Options

"Different results for X-Validation (libSVM) in version 4.6

alexxalexx Member Posts: 12 Contributor II
edited June 2019 in Help
Dear community,

I am upgrading from rapidminer version 4.6 to 5 and I'm having some difficulties that I hope maybe someone can help me with.

I am using a data set consisting of 40 example set rows with 73 attributes (72 numerical + 1 numerical label). If anyone wants to reproduce the steps, here is the data in Excel format: http://jump.fm/PFMGS.

In rapidminer 4.6 I start the wizard, open x-validation with svm, import my data, and start the process. The result is 100% accuracy. Here are some screenshots: http://img696.imageshack.us/img696/2939/rapidminer4results.png

I tried to reconstruct this in rapidminer 5:
- I imported the data into my repository and created a new process
- Since the imported data was marked nominal by rm, I use Nominal to Numerical converter for the complete dataset
- the output goes into X-Validation module (default parameters as in rm 4.6). from there ave-output goes to results
- in the Validation module it looks like this
-- in training module there is the libSVM module (C-SVC, rbf kernel, gamma=0, C=32, epsilon = 0.0010, same as in rm 4.6)
-- in testing module I use Apply Model and then Performance Module (same default values as in rm 4.6

executing the process results in 90% accuracy. Screenshots: http://img42.imageshack.us/img42/9720/rapidminer5results.png

Did I make a mistake? Thanks for your help.

WHAT IS EXPECTED:
In the forum post above, what accuracy did the poster get when running the process in RapidMiner 5?

RECORDS SUPPLIED:
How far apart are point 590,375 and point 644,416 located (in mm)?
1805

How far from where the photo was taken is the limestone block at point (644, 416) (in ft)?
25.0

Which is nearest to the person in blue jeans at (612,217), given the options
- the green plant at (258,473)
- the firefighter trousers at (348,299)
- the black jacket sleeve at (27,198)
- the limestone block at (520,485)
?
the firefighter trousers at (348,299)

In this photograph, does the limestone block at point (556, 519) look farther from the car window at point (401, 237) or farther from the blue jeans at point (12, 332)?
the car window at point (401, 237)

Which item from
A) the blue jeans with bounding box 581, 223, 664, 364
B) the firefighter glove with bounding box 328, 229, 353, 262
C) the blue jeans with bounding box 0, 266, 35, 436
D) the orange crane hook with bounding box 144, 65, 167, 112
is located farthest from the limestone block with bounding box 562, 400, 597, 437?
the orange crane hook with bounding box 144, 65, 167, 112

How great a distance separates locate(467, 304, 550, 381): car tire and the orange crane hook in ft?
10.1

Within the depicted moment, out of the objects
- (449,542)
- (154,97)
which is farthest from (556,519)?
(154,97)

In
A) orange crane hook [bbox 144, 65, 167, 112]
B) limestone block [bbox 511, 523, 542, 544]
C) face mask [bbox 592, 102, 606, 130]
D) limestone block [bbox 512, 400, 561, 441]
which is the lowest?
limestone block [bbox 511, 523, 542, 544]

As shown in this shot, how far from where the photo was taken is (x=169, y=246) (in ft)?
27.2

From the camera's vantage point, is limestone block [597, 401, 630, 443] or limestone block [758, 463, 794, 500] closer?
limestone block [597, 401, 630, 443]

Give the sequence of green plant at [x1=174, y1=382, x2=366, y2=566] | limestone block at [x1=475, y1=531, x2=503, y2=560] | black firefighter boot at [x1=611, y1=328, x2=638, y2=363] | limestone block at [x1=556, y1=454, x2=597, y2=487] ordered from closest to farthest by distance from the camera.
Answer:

ANSWER TO THE TASK:
90% accuracy